In most cases this is a diversion to let the people keep quiet; and hopefully let the incidents die down and people forget the whole matter: and life continues as usual. In some instances, the spokespersons make such scandalous statements against the victims, as to make the public wonder whether these people are in their right senses. There are countless examples of this kind of behaviour over the three decades of this Government.

Only last week in Parliament, a senior minister made a statement which was obviously ridiculous, even in the hearing of his own Parliamentary colleagues. And when he was heckled on it, he retorted that: “This is the Government statement,” as if to say that because it was a Government statement; therefore it is true!

What needs to be done in this case is that, there has to be transparency on the matter from the start. In other words, the Army must first of all institute the arrest of these soldiers; and let the media cover it from there on. When the case comes to court, it needs to be clearly documented.

The reason for this is that on a number of occasions, people have been arrested tried, sentenced and imprisoned; then, when nobody is aware, such people have been sprung from jail and spirited out of the country. In other instances, particularly, where security personnel have been involved, they have been so-called “punished”, only to be transferred elsewhere on promotion.
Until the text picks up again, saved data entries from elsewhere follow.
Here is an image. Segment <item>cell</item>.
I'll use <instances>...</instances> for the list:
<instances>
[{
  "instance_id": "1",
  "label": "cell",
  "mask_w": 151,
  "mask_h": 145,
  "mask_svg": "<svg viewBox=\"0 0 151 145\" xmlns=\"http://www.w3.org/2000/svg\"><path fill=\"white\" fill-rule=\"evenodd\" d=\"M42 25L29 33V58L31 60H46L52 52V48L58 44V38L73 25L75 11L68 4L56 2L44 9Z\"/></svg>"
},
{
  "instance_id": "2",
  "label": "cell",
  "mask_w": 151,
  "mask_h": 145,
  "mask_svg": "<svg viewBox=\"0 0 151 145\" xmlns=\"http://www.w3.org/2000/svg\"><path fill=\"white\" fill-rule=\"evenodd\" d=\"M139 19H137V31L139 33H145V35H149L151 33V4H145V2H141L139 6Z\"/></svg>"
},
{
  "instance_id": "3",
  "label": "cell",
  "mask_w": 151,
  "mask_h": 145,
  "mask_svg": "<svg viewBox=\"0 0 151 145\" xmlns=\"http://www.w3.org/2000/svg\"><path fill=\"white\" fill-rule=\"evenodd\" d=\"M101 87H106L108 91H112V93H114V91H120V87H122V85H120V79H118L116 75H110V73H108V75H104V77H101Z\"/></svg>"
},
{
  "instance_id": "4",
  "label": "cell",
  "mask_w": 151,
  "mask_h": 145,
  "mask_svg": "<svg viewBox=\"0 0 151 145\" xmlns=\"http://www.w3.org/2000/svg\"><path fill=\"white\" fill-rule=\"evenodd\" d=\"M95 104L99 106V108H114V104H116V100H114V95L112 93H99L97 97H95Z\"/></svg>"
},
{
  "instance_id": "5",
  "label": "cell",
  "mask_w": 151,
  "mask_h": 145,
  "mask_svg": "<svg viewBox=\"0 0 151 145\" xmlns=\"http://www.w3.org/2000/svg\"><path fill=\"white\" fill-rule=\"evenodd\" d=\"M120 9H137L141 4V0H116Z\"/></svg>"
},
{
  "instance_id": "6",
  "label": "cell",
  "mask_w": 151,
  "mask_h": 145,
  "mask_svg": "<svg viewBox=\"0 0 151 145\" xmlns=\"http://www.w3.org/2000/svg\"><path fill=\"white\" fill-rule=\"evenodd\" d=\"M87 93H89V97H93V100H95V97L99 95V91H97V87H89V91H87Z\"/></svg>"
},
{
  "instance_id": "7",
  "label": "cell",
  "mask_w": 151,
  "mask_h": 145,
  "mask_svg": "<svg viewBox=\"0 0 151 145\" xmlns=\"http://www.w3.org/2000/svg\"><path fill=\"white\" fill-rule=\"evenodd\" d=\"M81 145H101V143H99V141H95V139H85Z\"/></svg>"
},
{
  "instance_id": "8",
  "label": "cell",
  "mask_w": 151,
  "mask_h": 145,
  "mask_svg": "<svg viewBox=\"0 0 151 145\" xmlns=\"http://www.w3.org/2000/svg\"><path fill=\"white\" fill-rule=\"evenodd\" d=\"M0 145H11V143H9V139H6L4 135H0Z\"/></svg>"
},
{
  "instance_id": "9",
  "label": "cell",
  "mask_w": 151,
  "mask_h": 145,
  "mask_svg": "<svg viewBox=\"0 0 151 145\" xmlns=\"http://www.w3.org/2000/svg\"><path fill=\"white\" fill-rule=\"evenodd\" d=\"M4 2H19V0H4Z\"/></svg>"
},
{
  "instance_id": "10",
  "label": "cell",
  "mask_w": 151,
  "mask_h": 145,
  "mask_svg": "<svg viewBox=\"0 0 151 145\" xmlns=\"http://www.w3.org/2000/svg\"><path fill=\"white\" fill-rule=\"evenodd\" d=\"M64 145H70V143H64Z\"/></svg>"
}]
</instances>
It has made the issue of justice in this country a mere mockery.

This is more so when the officers involved are reporting to the so-called, “appointing authority”.  In the journalists’ case, it is pertinent that the lawyers in the non-governmental organization, the Network of Public Interest Law (NETPIL), have told the Director of Public Prosecutions (DPP) to act with integrity on the matter, since it is a straight-forward case. This is significant, because the DPP is, of course a Government appointee, and therefore, one of those officers who cannot be vouched to have independence of their professional actions.

In referring to this such, it will appear that the Government is divorced from the people; and therefore, does not act according to their human rights. The matter of the beating of journalists is a direct consequence of the traducing of those people’s rights as covering the tail-end of the recently-concluded acrimonious Arua by-election.

The spokespersons have chosen to propagate a skewed version of the actual events.